We brought Dulce de Leche (de Leche is her middle name, according to MadHatter) home the same night we found her.  And we fell in love all over again when she rolled all over the floor with the two girls, who were pulling her ears and stepping on her tail, and not one little sound of complaint came out of her mouth.  She was just so happy to have found her family.   We had to drag them away from each other so they all could get some sleep.  (And with B - who swore he would never like a pet was right there with them).  Their bond was fast, their bond was deep, and their bond knew no bounds.






                                 


And then the unthinkable happened.  

Unbeknownst to us, the previous tenants of our house left behind rat poison.  It's common here in South America to have it on the perimeters of your house.  But if I had known it would have been gone in less than a heartbeat.  The same thing that makes it enticing for rats to eat, makes it enticing for dogs to eat.  And eat it she did.  She is a Golden Retriever, after all.  They will eat ANYTHING.

And if you don't know how rat poison works I will give you a very short version - it stops their blood from clotting.  Same thing for Dulce.  All of a sudden she had a huge lump above her shoulder.  She was bleeding out and it wouldn't take long for her entire system to collapse.  Thankfully, the vet made the house call within hours.  He didn't know it was rat poison just yet but before the night was over, Dulce was in the hospital.  Three blood transfusions,  one surgery and a ton of Vitamin K later - she would be as good as new...  But not before having to spend two weeks behind bars...




She was sprung that same month and life was good.  Full of walks.  Frolicking in the courtyard outside the house.  Being tormented by the girls.  She grew at an alarming rate.  Pretty soon she was taller than Stinkerbell.  And yet, she was still a puppy.  Full of puppy love.  For everything. Especially the girls.  The girls could do no wrong (even when pulling on her ears, eyes, tail...) and they were her best friends.

So, when we were told at her one year check up that she had hip dysplasia,  we were devastated   This poor puppy - who had already been through so much - would now be in pain for the rest of her life.  She would need therapy, surgery, pills...It was almost too much to bear.  But we knew we would do anything to help her.  She was a part of the family.  So we set a date for surgery.  When the girls and I would be gone for home leave and she could do her rehab and recuperation at the hospital without the girls having to see it all.  Until then we carried on...

▸ DATA FOR ANALYSIS
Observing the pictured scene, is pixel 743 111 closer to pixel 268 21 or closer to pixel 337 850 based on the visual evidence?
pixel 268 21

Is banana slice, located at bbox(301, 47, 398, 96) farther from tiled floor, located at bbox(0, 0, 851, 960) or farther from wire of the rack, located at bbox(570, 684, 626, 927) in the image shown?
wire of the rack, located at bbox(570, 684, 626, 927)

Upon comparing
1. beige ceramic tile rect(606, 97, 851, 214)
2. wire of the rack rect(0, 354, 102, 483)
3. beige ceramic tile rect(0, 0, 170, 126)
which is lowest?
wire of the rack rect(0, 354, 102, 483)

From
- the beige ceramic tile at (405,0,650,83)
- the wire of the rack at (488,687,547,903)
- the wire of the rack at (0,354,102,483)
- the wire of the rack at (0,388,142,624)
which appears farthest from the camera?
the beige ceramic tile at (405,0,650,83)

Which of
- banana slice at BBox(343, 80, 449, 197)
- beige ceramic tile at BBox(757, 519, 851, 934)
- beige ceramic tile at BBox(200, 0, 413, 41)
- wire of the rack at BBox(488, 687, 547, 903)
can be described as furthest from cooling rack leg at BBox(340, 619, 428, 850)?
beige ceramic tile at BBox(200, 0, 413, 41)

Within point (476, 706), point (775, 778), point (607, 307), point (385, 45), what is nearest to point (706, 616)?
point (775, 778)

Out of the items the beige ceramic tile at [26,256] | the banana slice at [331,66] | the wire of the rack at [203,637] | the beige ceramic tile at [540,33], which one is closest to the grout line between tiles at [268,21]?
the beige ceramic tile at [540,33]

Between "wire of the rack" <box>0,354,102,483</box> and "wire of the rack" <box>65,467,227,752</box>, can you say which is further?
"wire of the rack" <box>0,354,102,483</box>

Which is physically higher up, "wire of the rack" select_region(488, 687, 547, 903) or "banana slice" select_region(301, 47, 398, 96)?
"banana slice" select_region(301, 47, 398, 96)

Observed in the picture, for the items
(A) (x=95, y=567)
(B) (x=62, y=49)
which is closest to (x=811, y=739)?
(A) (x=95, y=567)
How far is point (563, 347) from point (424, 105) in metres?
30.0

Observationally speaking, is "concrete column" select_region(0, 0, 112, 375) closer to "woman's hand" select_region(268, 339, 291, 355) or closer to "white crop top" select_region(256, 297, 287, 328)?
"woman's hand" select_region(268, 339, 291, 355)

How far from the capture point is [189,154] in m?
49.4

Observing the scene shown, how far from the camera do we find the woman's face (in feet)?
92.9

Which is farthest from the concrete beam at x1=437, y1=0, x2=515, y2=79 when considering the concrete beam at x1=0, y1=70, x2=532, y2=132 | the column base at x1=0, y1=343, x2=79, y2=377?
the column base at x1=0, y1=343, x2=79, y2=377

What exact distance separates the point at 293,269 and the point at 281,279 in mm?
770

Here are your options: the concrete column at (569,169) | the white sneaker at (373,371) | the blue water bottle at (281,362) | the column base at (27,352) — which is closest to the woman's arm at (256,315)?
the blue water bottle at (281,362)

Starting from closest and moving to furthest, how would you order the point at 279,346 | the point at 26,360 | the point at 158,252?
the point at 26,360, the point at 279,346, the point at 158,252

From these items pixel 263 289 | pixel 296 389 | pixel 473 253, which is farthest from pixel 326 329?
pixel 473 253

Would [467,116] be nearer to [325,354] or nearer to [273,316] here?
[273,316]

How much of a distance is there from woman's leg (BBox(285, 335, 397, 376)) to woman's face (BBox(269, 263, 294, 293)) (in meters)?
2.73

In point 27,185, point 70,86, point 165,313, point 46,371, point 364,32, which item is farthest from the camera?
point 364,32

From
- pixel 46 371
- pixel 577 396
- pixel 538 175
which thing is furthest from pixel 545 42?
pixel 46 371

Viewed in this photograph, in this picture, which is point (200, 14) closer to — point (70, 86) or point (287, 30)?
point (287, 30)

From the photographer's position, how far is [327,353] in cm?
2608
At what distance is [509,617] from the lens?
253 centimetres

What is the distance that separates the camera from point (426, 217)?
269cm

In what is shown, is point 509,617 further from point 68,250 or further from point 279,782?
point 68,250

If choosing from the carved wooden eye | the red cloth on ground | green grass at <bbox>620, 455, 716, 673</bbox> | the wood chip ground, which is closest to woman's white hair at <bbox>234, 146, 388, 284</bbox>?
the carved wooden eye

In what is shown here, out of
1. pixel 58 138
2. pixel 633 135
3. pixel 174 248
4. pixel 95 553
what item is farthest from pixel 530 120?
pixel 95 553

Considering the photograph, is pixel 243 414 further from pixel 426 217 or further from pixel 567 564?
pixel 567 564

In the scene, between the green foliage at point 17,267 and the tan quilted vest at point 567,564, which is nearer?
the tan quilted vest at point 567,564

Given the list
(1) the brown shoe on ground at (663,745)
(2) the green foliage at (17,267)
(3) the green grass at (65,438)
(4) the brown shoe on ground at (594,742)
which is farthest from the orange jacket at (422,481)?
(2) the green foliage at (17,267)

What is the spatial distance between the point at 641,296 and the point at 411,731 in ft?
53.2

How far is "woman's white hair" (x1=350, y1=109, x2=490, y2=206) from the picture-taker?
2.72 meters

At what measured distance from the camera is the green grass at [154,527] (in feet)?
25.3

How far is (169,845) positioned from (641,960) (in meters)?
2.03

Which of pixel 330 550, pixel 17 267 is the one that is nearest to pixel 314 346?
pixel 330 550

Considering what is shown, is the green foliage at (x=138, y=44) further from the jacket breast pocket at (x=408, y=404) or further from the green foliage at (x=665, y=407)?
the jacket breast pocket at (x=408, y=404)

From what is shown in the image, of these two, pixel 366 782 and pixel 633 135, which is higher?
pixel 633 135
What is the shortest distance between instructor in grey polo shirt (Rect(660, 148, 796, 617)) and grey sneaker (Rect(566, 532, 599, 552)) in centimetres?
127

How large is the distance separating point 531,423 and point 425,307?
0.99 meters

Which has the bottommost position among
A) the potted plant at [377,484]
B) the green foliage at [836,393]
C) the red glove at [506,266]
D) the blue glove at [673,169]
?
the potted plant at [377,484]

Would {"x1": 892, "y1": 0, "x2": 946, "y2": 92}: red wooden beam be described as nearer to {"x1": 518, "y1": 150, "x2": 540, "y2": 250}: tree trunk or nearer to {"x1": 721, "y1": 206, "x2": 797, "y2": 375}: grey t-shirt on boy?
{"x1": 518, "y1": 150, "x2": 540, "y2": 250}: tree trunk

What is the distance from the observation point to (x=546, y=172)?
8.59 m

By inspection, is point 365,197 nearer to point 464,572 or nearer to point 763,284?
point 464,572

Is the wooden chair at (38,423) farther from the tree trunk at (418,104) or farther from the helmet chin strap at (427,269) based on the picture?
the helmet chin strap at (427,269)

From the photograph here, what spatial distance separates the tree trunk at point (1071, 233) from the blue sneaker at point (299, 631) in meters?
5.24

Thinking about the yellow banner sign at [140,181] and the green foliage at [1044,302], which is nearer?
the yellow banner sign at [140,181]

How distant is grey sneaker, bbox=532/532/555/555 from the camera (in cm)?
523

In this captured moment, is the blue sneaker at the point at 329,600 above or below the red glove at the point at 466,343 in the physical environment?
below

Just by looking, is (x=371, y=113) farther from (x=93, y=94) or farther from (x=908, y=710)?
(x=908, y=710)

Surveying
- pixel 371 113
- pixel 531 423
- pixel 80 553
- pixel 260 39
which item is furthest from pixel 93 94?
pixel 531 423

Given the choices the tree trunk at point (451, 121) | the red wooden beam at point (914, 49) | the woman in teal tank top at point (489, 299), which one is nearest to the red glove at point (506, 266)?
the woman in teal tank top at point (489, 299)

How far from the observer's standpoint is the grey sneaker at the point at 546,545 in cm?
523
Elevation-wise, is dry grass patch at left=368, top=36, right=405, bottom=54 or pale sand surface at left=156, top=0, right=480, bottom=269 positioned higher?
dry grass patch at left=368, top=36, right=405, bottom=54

▸ ASSIGNED TASK
How would the sentence "Unbeknownst to us, the previous tenants of our house left behind rat poison." from the text about Dulce read in Spanish?

▸ EXERCISE SOLUTION
Sin que lo supiéramos, los inquilinos anteriores de nuestra casa dejaron veneno para ratas.